Buying in bulk, such as oats, chickpeas, beans, and flour, is cheaper and eco-friendly. Plus, it makes us less dependent on supermarkets.
2. Live with less and buy less stuff.
Ask yourself before buying new stuff, “Do I really need this?”
Things don’t make us happy. Well, maybe they do for a short moment. In Spain, the shops were closed for months, so shopping wasn’t an option. I realized I didn’t really miss them. It even felt like life is more simple that way, to realize what’s essential and not.
3. Start saving at a young age.
To have a financial buffer is to have peace of mind and reduces stress in times of change. Start young; the benefits come later. I wish I’d been more aware of this when I was younger.
4. Radically cut down expenses.
>> See if that telephone contract can be cheaper.
>> Do you and your partner really need two cars? Public transport is much more economical (and better for the planet). Or, take the bicycle to work.
>> Celebrate holidays closer to home.
>> Be your own restaurant and cook a nice homemade meal. Have dinner parties with friends at home instead of going to a restaurant. I used to go to restaurants a lot. Now it’s only for special occasions.

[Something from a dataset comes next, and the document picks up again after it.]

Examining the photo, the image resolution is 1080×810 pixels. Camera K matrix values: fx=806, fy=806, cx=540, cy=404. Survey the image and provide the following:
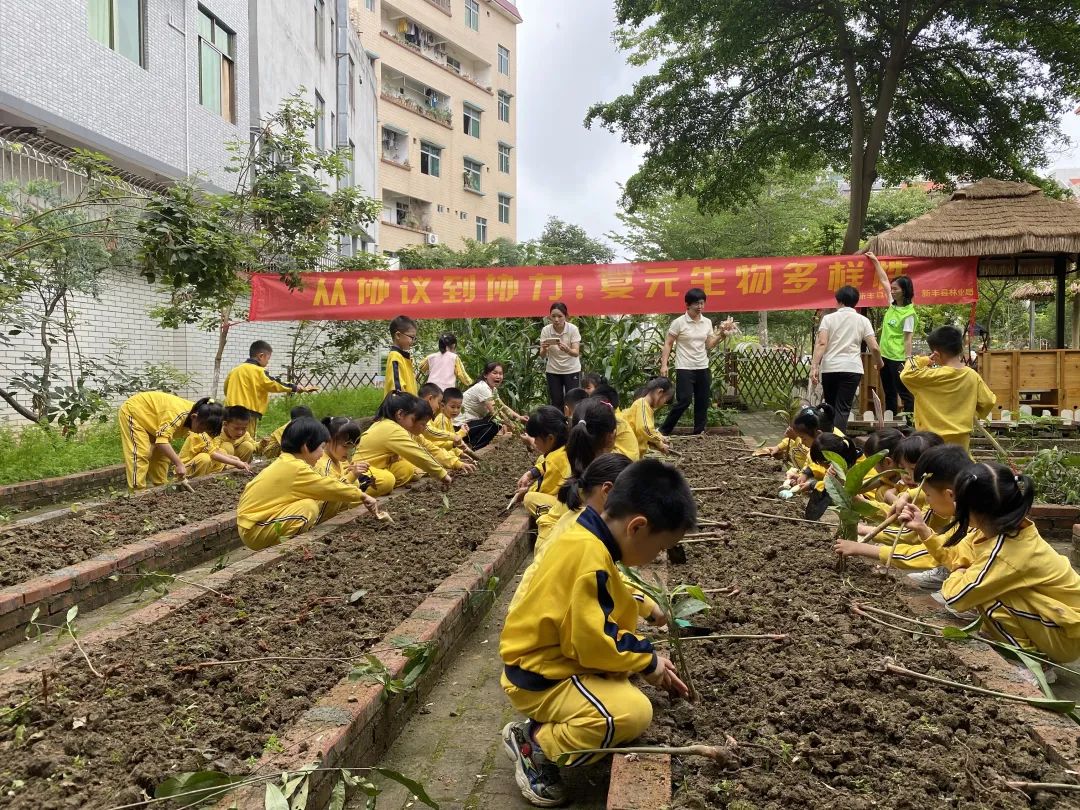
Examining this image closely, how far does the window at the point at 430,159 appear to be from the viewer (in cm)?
3338

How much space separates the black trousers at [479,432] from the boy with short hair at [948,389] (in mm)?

>> If you’re rent or mortgage are relatively high, see if changes can be made. If not, consider moving to a more inexpensive and smaller house or apartment.
>> Invest in that what matters (to you), such as solar panels, a piece of land, trees for wood and fruit, knowledge, such as permaculture and regenerative agriculture.
When we lower our expenses, a crisis will hit us less hard, and therefore we’re resilient financially.
5. Work remotely or do “essential work,” but most of all, do that what gives you purpose.
The bullsh*t jobs are leaving first, as we could see with this health-crisis. The “essential workers” kept their jobs. The nurses, health professionals, doctors, and all those caring for vulnerable and ill people. Of course, society needs them. The same goes for market gardeners, teachers, some lawyers, some politicians, and engineers—also the healers, the inventors, the creators, the creatives. Without them, the world will be a poor place.
Basically, it all boils down to meaning. With meaningful work, where our heart is, the financial means will follow sooner or later.
Honestly, I’m not there yet. I’m investing time and money in the work I believe in, and it can be hard sometimes to keep the faith that it will bear fruit any time soon.
6. Find support by having healthy relationships with family and friends, with those who want the best for you.
Being connected to people who care increases resilience. We all need a support system we can rely on, and they are those people; they are our community. We can’t do it all on our own. Care about each other, and share resources or exchange goods.
7. Cultivate personal resilience.
We are much stronger than we think we are. When difficult times hit us hard—for example, the death of a loved one, illness, a divorce, or the loss of a child—we discover how we live through those hardships without losing ourselves if we only see ourselves as victims of the hard circumstances.
To boost resilience, we can use these three powerful strategies mentioned in this beautiful and helpful TED talk by resilience expert Dr. Lucy Hone:
- Acknowledge that sh*t happens. Human existence also means suffering. Life mostly isn’t shiny, happy pictures on Instagram.
- Make an intentional, deliberate ongoing effort to tune in to what’s good in our world. Focus on the things we can change and accept what we can’t.
- Always ask ourselves: “Is the way I am thinking and acting helping or harming me?”
Know it is possible to live and grieve at the same time with a more resilient, self-sustainable, and freer life.